Supplied records:
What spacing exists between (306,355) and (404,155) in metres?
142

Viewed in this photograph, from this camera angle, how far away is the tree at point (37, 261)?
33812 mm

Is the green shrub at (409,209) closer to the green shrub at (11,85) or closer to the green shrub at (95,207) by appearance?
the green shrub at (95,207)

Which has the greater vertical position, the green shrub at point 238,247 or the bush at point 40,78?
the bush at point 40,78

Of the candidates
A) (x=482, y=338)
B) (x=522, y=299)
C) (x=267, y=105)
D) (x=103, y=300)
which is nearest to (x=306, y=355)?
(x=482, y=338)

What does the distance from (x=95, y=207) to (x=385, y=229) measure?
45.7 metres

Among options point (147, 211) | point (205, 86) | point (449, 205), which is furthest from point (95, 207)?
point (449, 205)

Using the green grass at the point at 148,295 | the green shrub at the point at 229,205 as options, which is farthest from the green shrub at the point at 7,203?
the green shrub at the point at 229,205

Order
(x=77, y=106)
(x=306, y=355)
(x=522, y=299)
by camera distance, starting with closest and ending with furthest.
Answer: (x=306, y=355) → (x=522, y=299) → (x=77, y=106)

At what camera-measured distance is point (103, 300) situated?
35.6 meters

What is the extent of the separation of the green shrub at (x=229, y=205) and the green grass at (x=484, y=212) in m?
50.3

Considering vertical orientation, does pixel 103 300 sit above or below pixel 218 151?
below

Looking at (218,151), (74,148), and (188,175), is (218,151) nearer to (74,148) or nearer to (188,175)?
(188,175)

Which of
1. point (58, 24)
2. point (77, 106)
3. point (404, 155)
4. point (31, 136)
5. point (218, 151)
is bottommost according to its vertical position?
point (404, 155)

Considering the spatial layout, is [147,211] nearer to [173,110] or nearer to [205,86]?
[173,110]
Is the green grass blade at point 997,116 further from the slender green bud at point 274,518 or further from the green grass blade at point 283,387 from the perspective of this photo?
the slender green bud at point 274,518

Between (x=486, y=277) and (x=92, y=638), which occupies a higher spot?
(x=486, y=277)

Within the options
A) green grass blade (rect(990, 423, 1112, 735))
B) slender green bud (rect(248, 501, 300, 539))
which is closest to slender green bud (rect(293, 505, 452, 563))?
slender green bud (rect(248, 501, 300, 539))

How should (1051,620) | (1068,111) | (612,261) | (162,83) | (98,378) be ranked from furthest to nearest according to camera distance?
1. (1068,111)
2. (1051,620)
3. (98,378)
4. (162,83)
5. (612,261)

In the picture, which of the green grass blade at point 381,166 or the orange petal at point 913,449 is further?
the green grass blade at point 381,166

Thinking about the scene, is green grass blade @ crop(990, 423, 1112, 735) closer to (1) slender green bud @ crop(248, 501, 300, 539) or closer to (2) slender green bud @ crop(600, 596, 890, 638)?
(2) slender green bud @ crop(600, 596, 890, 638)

Goal:
Rewrite the records above with "camera distance" changed to "viewing distance" everywhere it appears, leaving everything else the same.

Final result:
What spacing exists between (306,355) and (404,155) in metres?
142

Viewed in this photograph, from this camera angle, how far away is the tree at point (37, 261)?
33812 mm

Is the green shrub at (409,209) closer to the green shrub at (11,85) or closer to the green shrub at (95,207) by appearance?
the green shrub at (95,207)

Which has the greater vertical position, the green shrub at point 238,247 or the bush at point 40,78?
the bush at point 40,78

Of the candidates
A) (x=482, y=338)
B) (x=522, y=299)
C) (x=267, y=105)
D) (x=103, y=300)
which is nearest to (x=306, y=355)?
(x=482, y=338)

What does the distance from (x=95, y=207) to (x=385, y=229) measure?
45.7 metres

Among options point (147, 211) | point (205, 86) | point (449, 205), which is furthest from point (95, 207)?
point (449, 205)

Using the green grass at the point at 148,295 | the green shrub at the point at 229,205 as options, which is farthest from the green shrub at the point at 7,203?
the green shrub at the point at 229,205

Order
(x=77, y=106)
(x=306, y=355)
(x=522, y=299)
by viewing distance, starting with closest and ending with furthest.
Answer: (x=306, y=355) → (x=522, y=299) → (x=77, y=106)

At what camera-measured distance is point (103, 300) situated?
35.6 meters

What is the extent of the separation of the green shrub at (x=229, y=205) and the green grass at (x=484, y=212) in m?
50.3

Considering vertical orientation, does pixel 103 300 sit above or below pixel 218 151?
below

Looking at (218,151), (74,148), and (188,175), is (218,151) nearer to (74,148) or nearer to (188,175)?
(188,175)

Which of
1. point (58, 24)
2. point (77, 106)
3. point (404, 155)
4. point (31, 136)
5. point (218, 151)
is bottommost according to its vertical position?
point (404, 155)

Considering the spatial layout, is [147,211] nearer to [173,110] or nearer to [205,86]?
[173,110]
Is the green grass blade at point 997,116 further from the slender green bud at point 274,518 or further from the green grass blade at point 283,387 from the perspective of this photo?
the slender green bud at point 274,518

Between (x=486, y=277) and (x=92, y=638), which occupies a higher spot?
(x=486, y=277)

Within the options
A) green grass blade (rect(990, 423, 1112, 735))
B) slender green bud (rect(248, 501, 300, 539))
which is closest to slender green bud (rect(293, 505, 452, 563))?
slender green bud (rect(248, 501, 300, 539))

How should (1051,620) | (1068,111) | (612,261) | (162,83) | (98,378) be ranked from furthest to nearest according to viewing distance?
1. (1068,111)
2. (1051,620)
3. (98,378)
4. (162,83)
5. (612,261)

In the picture, which of the green grass blade at point 381,166 or the orange petal at point 913,449 is further?
the green grass blade at point 381,166

Thinking about the scene, is green grass blade @ crop(990, 423, 1112, 735) closer to (1) slender green bud @ crop(248, 501, 300, 539) or closer to (2) slender green bud @ crop(600, 596, 890, 638)?
(2) slender green bud @ crop(600, 596, 890, 638)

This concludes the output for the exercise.